Italians with severe forms of G6PD def, they can eat fava beans which can precipitate an episode (aka favism).

Dx – when you have an acute hemolytic episode, the last thing you want to get a diagnosis is to get an enzyme assay. Why? B/c the only cells that are hemolyzed are the ones missing the enzymes. The ones that have the enzyme are still gonna be there, so you have a normal assay. So, NEVER use enzyme assays for active hemolysis. Need to special stain to ID the Heinz body. When the hemolytic episode is over that’s when the dx is confirmed, this is done with a G6PD assay. Will get a question on G6PD

deficiency, either dapsone related or primaquine related.
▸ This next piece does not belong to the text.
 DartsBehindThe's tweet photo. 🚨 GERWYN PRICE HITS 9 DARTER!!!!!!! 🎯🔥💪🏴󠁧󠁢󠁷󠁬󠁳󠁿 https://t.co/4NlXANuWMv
X. Autoimmune hemolytic anemias

Warm reacting antibodies are IgG and cold reacting is IgM MC autoimmune hemolytic anemia = warm; MCC of it = Lupus

When you have autoimmune dz in your family, you have certain HLA types that predispose you to that autoimmune dz. Therefore, you should not be surprised if you have one autoimmune dz you’re likely to have another. So, pts with lupus commonly also have autoimmune hemolytic anemia, autoimmune thrombocytopenia, autoimmune neutropenia, and autoimmune

lymphopenia.

For example: the MCC of hypothyroidism = hashimoto’s thyroiditis; these pts commonly have other autoimmune dz’s – ie pernicious anemia, vitiligo, autoimmune destruction of melanocytes).

So, if you have one autoimmune dz, you are likely to have others (ie if you have a hemolytic prob, it is prob autoimmune related).
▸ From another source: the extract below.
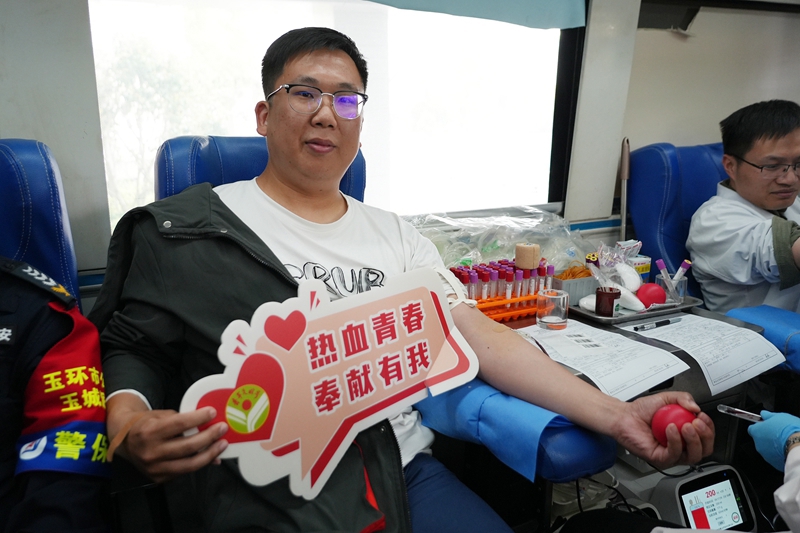 20260402 无偿献血07.jpg 20260402 无偿献血07.jpg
This is b/c of the HLA relationship. Therefore, if you have a family that has an autoimmune dz, what would be the single best screening test to use? HLA (ie if they have the HLA type specific for lupus – there are specific HLA’s for diff dz’s). Therefore, HLA is the best way to see if pt is predisposed to something.

MCC autoimmune anemia = Lupus; it has IgG and C3b on the surface of the RBC, so it will be removed by the macrophage. This is an extravascular hemolytic anemia. How do we know that there are IgG or C3b Ab’s on the surface? Direct Coomb’s test: detect DIRECTLY the presence of IgG and/or C3b on the surface of RBC’s. Indirect coombs is what the women get, when they are pregnant and they do an Ab screen on you (looking for any kind of Ab); so, when you look for Ab in the serum (NOT on RBC, on SERUM), this is an indirect Coombs. Therefore, another name for the indirect Coombs = Ab screen; with direct coombs, we are detecting IgG and/or C3b on the SURFACE of RBC’s. you cannot do direct coomb’s on platelets or neutrophils, but only RBC’s.

So, the test of choice if you suspect an autoimmune hemolytic anemia is Coomb’s test.